Dua Gol ke Gawang Parma, Ronaldo Torehkan Rekor 59 Tahun di Juventus
Dua Gol Untuk Kiper Parma Cristiano Ronaldo Mencetak 59 Tahun Di Juventus

Bola Gila – Pemain yang lebih berbahaya dari Cristiano Ronaldo adalah orang yang sama tetapi mencetak gol di pertandingan sebelumnya, kata Carlo Ancelotti. Superstar Portugal itu membuktikan kata-kata ajaib mantan manajernya di Real Madrid pada pertandingan Liga Italia tadi malam.

Setelah gagal mencetak gol dalam hasil imbang 1-1 melawan Atalanta, dengan penampilan terburuk CR7 dalam balutan seragam Juventus, yang juga membuatnya gagal mencetak gol dari titik penalti, penyerang itu membalas pada Ennio Tardini.

Pemain berusia 35 tahun itu terbang tinggi untuk menemukan umpan Alvaro Morata di menit ke-26 dengan sundulan yang menggandakan keunggulan timnya, sebelum melepaskan tembakan dari dalam kotak penalti menyusul umpan Aaron Ramsey.

Berkat dua golnya, Cristiano Ronaldo kini menjadi pemain keempat yang mencetak setidaknya 33 gol di liga Italia dalam satu tahun kalender, menyamai rekor mantan striker Juventus Omar Sivori dari tahun 1961, tertinggi ketiga dalam setahun di belakang Gunnar Nordahl (36 gol setahun) ). 1950) dan Felice Borel (41 gol pada tahun 1933).

Lima pemenang Ballon d'Or dapat meningkatkan rekor mereka karena Juventus memiliki satu pertandingan liga lagi pada tahun 2020 – tuan rumah akan bertemu dengan Fiorentina di pertengahan minggu ini.

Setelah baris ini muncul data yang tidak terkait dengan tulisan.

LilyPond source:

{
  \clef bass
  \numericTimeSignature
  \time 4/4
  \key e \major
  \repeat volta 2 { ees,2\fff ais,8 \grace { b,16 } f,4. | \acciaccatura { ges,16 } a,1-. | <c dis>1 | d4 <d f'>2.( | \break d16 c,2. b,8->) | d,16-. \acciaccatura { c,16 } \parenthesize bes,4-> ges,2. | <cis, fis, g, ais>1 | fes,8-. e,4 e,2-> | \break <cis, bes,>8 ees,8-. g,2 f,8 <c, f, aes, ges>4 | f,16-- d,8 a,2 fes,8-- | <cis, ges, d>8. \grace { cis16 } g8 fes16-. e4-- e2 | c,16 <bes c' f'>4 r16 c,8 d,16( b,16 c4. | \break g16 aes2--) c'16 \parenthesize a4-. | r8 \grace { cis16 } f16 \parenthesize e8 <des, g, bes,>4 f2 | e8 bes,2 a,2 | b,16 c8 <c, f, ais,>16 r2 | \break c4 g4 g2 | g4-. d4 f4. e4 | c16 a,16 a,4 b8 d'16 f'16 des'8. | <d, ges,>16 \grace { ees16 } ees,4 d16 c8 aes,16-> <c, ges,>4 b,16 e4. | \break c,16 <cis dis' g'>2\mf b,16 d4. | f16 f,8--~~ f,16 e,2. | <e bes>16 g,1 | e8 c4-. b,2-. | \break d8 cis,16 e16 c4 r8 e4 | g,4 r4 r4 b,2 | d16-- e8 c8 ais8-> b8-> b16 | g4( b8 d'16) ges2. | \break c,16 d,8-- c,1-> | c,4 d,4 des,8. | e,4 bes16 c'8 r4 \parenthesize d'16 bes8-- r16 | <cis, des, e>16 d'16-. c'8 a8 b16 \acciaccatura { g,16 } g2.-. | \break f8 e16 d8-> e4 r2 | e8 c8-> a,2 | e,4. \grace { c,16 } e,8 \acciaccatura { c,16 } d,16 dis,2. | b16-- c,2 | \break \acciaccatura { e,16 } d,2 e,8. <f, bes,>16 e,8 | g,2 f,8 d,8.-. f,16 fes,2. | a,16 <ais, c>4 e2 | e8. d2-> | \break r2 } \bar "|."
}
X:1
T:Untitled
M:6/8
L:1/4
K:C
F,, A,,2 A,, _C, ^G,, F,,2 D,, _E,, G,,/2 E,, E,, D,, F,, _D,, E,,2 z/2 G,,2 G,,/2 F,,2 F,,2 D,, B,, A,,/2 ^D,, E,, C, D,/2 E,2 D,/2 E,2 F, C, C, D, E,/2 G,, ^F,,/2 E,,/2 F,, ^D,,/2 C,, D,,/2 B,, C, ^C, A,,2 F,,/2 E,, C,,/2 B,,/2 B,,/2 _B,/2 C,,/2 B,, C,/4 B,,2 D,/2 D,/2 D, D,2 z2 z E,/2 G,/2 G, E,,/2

Berbicara seusai pertandingan, pelatih Juventus Andrea Pirlo memuji superstar tersebut dan mengungkapkan kegembiraannya dengan upaya tim secara keseluruhan setelah menang 0-4 di Parma, dengan dua gol lainnya dicetak oleh Dejan Kulusevski dan Morata.

"Malam ini adalah Juventus yang ingin saya lihat. Kami perlu memenangkan pertandingan ini, striker kami Cristiano dan Alvaro, keduanya harus kembali ke jalur yang benar. Kami perlu bekerja secara kolektif dan Aaron Ramsey juga memiliki permainan yang sangat bagus," katanya kepada wartawan.

Baca:  Prediksi Sampdoria vs Inter Milan, La Samp Kesulitan Hadapi Performa Puncak Nerazzurri

"Kami perlahan-lahan mencapai apa yang kami semua inginkan, tidak hanya saya, tetapi juga para pemain. Saya suka permainan bertekanan tinggi ketika lawan menguasai bola, kami bisa memenangkannya kembali dengan cepat dan itu memungkinkan kami untuk mengontrol permainan. Tekad ada pada pemain dan kami meningkatkan pertandingan demi pertandingan. "

Sementara itu, 33 gol Ronaldo berasal dari 174 percobaan, 67 lebih banyak dari pemain lain, memberinya nilai tukar tembakan 27,73 persen, dibandingkan dengan 28,26 persen untuk Ciro Immobile, yang merupakan pencetak gol tertinggi berikutnya tahun ini di Serie A dengan 26 gol untuk Lazio.